While the cold and snow make it difficult for deer to survive, Ravana said this weather needs to extend over several weeks for Maine’s deer herd to suffer.
“We’ll look at a couple of months before we really get nervous,” Ravana said.
And he said it is the deep snow, more than these Arctic temperatures, that threaten deer survival.
“The big thing for deer really is the snow. That’s where they lose a lot of their energy traveling through deep snow. And when there is ice, they have a harder time walking on the ice. But right now it’s too early to tell,” Ravana said.
Meanwhile, at the Center for Wildlife in Cape Neddick, director Kristen Lamb said some of what hampers wildlife in the winter is not caused by nature but by people.

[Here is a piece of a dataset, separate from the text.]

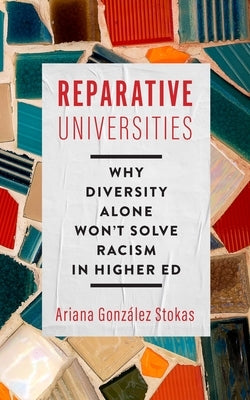 REPARATIVE
UNIVERSITIES

WHY DIVERSITY ALONE WON'T SOLVE RACISM IN HIGHER ED

Ariana González Stokas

At the animal rehabilitation center that sees an average of 1,600 injured birds, mammals and reptiles each year, the top reason injured animals are brought in is because of collisions with cars, Lamb said.
Another human-related activity that hurts wild animals’ ability to make it through a hard winter is the cleaning up of old stumps, trees or snags for the sake of a tidy yard. When people remove old trees from their property, they deprive wildlife of a safe, warm shelter to spend the winter.
“These provide nesting cavities and winter habitat for many of our wildlife species. People can help with this by keeping snags on their properties,” Lamb said.
That said, Lamb agreed Maine’s wild critters are remarkable in their rugged resilience. She pointed to the chickadee, which drops its temperature as much as 20 degrees to conserve energy and slow its body during cold weather; and to other birds like the herring gull that have an amazing circulatory and vascular system that keeps those skinny legs warm in icy water.
“New England wildlife are amazingly adapted to harsh and extreme winter conditions,” Lamb said.